Quote the whole listing verbatim.

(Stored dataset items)
....
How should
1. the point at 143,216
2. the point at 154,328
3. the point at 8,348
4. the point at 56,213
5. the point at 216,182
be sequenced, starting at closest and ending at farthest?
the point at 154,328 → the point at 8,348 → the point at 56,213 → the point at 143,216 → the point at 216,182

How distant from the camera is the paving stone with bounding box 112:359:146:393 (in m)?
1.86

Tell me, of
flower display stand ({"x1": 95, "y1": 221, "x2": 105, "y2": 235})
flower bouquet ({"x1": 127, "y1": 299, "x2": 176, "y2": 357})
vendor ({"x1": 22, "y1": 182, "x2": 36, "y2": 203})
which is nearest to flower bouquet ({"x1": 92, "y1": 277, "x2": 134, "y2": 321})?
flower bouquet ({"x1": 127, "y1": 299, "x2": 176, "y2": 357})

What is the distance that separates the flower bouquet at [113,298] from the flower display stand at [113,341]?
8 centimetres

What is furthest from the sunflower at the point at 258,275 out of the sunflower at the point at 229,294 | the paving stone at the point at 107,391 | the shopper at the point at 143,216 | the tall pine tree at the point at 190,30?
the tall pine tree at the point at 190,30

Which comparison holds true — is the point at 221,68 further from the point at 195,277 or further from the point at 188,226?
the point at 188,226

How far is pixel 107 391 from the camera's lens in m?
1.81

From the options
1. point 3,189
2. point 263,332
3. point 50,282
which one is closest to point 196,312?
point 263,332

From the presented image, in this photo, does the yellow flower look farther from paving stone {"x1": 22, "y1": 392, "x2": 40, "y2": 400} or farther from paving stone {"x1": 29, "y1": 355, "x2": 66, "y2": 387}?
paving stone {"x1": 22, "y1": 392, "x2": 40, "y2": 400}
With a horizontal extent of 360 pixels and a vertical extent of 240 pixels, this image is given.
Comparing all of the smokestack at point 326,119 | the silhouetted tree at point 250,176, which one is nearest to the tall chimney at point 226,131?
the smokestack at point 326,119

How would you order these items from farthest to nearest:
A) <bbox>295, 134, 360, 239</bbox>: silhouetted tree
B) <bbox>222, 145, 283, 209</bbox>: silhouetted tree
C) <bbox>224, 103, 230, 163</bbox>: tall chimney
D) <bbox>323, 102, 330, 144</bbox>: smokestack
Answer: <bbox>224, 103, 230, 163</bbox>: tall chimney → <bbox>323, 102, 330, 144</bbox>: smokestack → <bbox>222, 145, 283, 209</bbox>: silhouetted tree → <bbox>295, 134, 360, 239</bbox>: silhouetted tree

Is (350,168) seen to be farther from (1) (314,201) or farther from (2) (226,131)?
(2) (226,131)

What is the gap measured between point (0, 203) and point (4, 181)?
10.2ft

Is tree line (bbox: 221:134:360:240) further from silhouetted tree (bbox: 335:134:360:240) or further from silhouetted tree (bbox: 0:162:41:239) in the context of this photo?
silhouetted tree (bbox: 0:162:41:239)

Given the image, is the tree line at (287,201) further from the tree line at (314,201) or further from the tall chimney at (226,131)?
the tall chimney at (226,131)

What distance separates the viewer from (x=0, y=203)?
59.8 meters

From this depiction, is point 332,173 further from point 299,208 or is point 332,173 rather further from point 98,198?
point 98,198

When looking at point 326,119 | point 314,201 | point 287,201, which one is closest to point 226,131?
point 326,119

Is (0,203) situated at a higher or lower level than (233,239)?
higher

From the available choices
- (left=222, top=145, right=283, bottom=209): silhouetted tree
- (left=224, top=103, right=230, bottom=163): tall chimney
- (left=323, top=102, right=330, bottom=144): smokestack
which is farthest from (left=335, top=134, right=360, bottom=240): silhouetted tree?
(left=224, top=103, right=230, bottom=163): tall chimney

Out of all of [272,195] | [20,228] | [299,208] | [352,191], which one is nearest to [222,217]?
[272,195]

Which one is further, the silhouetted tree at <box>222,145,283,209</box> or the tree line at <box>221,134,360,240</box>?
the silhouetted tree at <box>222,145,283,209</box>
....
## [SOLUTION]
How should
1. the point at 143,216
2. the point at 154,328
3. the point at 8,348
4. the point at 56,213
5. the point at 216,182
be sequenced, starting at closest and ending at farthest?
the point at 154,328 → the point at 8,348 → the point at 56,213 → the point at 143,216 → the point at 216,182

How distant from the camera is the paving stone with bounding box 112:359:146:393 (in m)?
1.86

Tell me, of
flower display stand ({"x1": 95, "y1": 221, "x2": 105, "y2": 235})
flower bouquet ({"x1": 127, "y1": 299, "x2": 176, "y2": 357})
vendor ({"x1": 22, "y1": 182, "x2": 36, "y2": 203})
which is nearest to flower bouquet ({"x1": 92, "y1": 277, "x2": 134, "y2": 321})?
flower bouquet ({"x1": 127, "y1": 299, "x2": 176, "y2": 357})

What is the distance that separates the flower bouquet at [113,298] from the flower display stand at [113,341]?
8 centimetres

What is furthest from the sunflower at the point at 258,275 out of the sunflower at the point at 229,294 | the paving stone at the point at 107,391 | the shopper at the point at 143,216 | the tall pine tree at the point at 190,30?
the tall pine tree at the point at 190,30

Which comparison holds true — is the point at 221,68 further from the point at 195,277 or further from the point at 188,226?
the point at 188,226

How far is pixel 107 391 from the camera's lens in m?
1.81

From the options
1. point 3,189
2. point 263,332
3. point 50,282
which one is closest to point 196,312?
point 263,332

From the presented image, in this photo, does the yellow flower look farther from paving stone {"x1": 22, "y1": 392, "x2": 40, "y2": 400} or farther from paving stone {"x1": 29, "y1": 355, "x2": 66, "y2": 387}?
paving stone {"x1": 22, "y1": 392, "x2": 40, "y2": 400}
With a horizontal extent of 360 pixels and a vertical extent of 240 pixels, this image is given.
Comparing all of the smokestack at point 326,119 | the silhouetted tree at point 250,176, which one is nearest to the tall chimney at point 226,131?
the smokestack at point 326,119

How would you order these items from farthest to nearest:
A) <bbox>295, 134, 360, 239</bbox>: silhouetted tree
B) <bbox>222, 145, 283, 209</bbox>: silhouetted tree
C) <bbox>224, 103, 230, 163</bbox>: tall chimney
D) <bbox>323, 102, 330, 144</bbox>: smokestack
Answer: <bbox>224, 103, 230, 163</bbox>: tall chimney → <bbox>323, 102, 330, 144</bbox>: smokestack → <bbox>222, 145, 283, 209</bbox>: silhouetted tree → <bbox>295, 134, 360, 239</bbox>: silhouetted tree

Is (350,168) seen to be farther from (1) (314,201) or farther from (2) (226,131)?
(2) (226,131)

What is the gap measured between point (0, 203) and point (4, 181)?
10.2ft

Is tree line (bbox: 221:134:360:240) further from silhouetted tree (bbox: 335:134:360:240) or further from silhouetted tree (bbox: 0:162:41:239) in the context of this photo?
silhouetted tree (bbox: 0:162:41:239)

Given the image, is the tree line at (287,201) further from the tree line at (314,201) or further from the tall chimney at (226,131)?
the tall chimney at (226,131)

What distance separates the viewer from (x=0, y=203)?
59.8 meters

From this depiction, is point 332,173 further from point 299,208 or is point 332,173 rather further from point 98,198?
point 98,198

When looking at point 326,119 | point 314,201 | point 287,201, which one is closest to point 226,131?
point 326,119

Is (0,203) situated at a higher or lower level than (233,239)?
higher

From the available choices
- (left=222, top=145, right=283, bottom=209): silhouetted tree
- (left=224, top=103, right=230, bottom=163): tall chimney
- (left=323, top=102, right=330, bottom=144): smokestack
which is farthest from (left=335, top=134, right=360, bottom=240): silhouetted tree?
(left=224, top=103, right=230, bottom=163): tall chimney

Out of all of [272,195] | [20,228] | [299,208] | [352,191], which one is nearest to [222,217]?
[272,195]

Which one is further, the silhouetted tree at <box>222,145,283,209</box> or the tree line at <box>221,134,360,240</box>?
the silhouetted tree at <box>222,145,283,209</box>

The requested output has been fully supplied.